Exercise material:
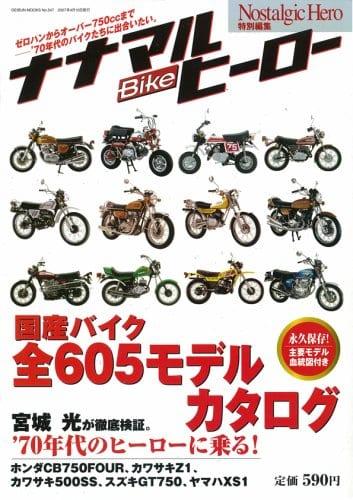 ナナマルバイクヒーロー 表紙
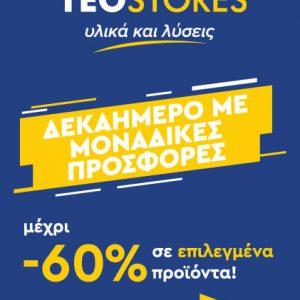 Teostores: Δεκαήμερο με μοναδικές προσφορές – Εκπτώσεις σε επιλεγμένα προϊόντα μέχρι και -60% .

==

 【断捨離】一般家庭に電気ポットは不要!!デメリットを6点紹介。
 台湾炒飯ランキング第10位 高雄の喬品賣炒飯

--

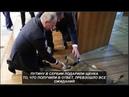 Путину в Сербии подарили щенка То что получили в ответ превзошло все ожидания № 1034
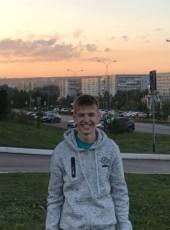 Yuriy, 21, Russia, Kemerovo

Work order: Make an exact copy of the lines above, beginning with the line with "Путину в Сербии" and ending with the line with "Yuriy, 21, Russia, Kemerovo", and keep the pictures out of it.

Response for this exercise:
 Путину в Сербии подарили щенка То что получили в ответ превзошло все ожидания № 1034
 Yuriy, 21, Russia, Kemerovo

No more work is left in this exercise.